But was this fake news – about wanting to kill Jesus? It is the Pharisees that bring this report to Jesus – to get him to flee, move on. And we can wonder why would they – who were increasingly in conflict with Jesus – want to help him as it were? Again, we don’t specifically know but one thing we need to remember is that socially if you wanted to categorise Jesus you would say that he was a Pharisee. That word doesn’t mean ‘pharisaical’ – we have added that particular meaning to it because Jesus challenged them – but the reason that there is so much conflict with the Pharisees is that Jesus socially looked like a Pharisee. He is a layman, he is religious, and he is talking about the Kingdom of God and keen to see it come and that people be separate from the world and live with God but his treatment of the Law of God, his interpretation of Moses and the Prophets is far too cavalier and too arrogant for their tastes.

This is the growing conflict the Pharisees have with Jesus. He fraternises with sinners and blurs how to be separate in the world because he doesn’t require them to repent first. He doesn’t follow the Sabbath rules that keep God’s people separate – particularly with his healing which he could do on 6 days – those are the days for work – the Sabbath is for God – and so his behaviour will encourage more blurring of how to be God’s people separate from the world.

Jesus reinterprets the Law of Moses and where the Pharisees emphasis ritual and ceremony, Jesus emphasises our behaviour and links everything to the First Commandment and upgrades the Second Commandment – love God AND love your neighbour.

And what pushes the Pharisees and the religious leaders to violence is Jesus taking up divine prerogatives and blaspheming according to them – and that is serious in any religion because that is a specific attack on the religion.

What the political realm (we’ll say Herod) and the religious realm (the Pharisees) don’t get is that they are in trouble. They have power and authority in their realms and they expect those who want their support or ‘blessings’ to come to them. And whether they have in their heads the Roman gods or the God of Israel they themselves operate in the same way – if you want your God’s blessings or something from him – go to him, do what he says, and you may get it. Judaism’s longed for Messiah is not a rescuer but a deliverer of peace so that the people of God, if they want to be God’s people and get God’s blessings, can have a space to live separately from the rest of the world. If the people are elected by God then they have a choice about how they live and if they want blessings, do the right thing.

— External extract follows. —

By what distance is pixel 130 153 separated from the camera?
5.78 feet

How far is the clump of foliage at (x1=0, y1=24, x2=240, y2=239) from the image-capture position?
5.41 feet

What the political realm and the religious realm simply didn’t comprehend was that God came to them to rescue them. This is nonsense when you have a priesthood and sacrifices and a temple because you can go to the temple if you want. But we all know that staying in a garage doesn’t make you a car, so going to temple or church doesn’t make you a believer. Or worse, you can go to church on the ‘outside’ but on the ‘inside’ you are far from God.

The story of Jesus and the story of Christianity is the story of the God who comes to us. Jesus has come with a mission – a purpose – to reconcile us to God – and this happens in us when we repent – when repentance is drawn out of us not by fear but by God’s grace. And in this encounter Jesus is loving and truthful – his goal is for us to live with him – and his words are designed to reach us. He won’t be intimidated. He won’t be stopped. You are too precious to him.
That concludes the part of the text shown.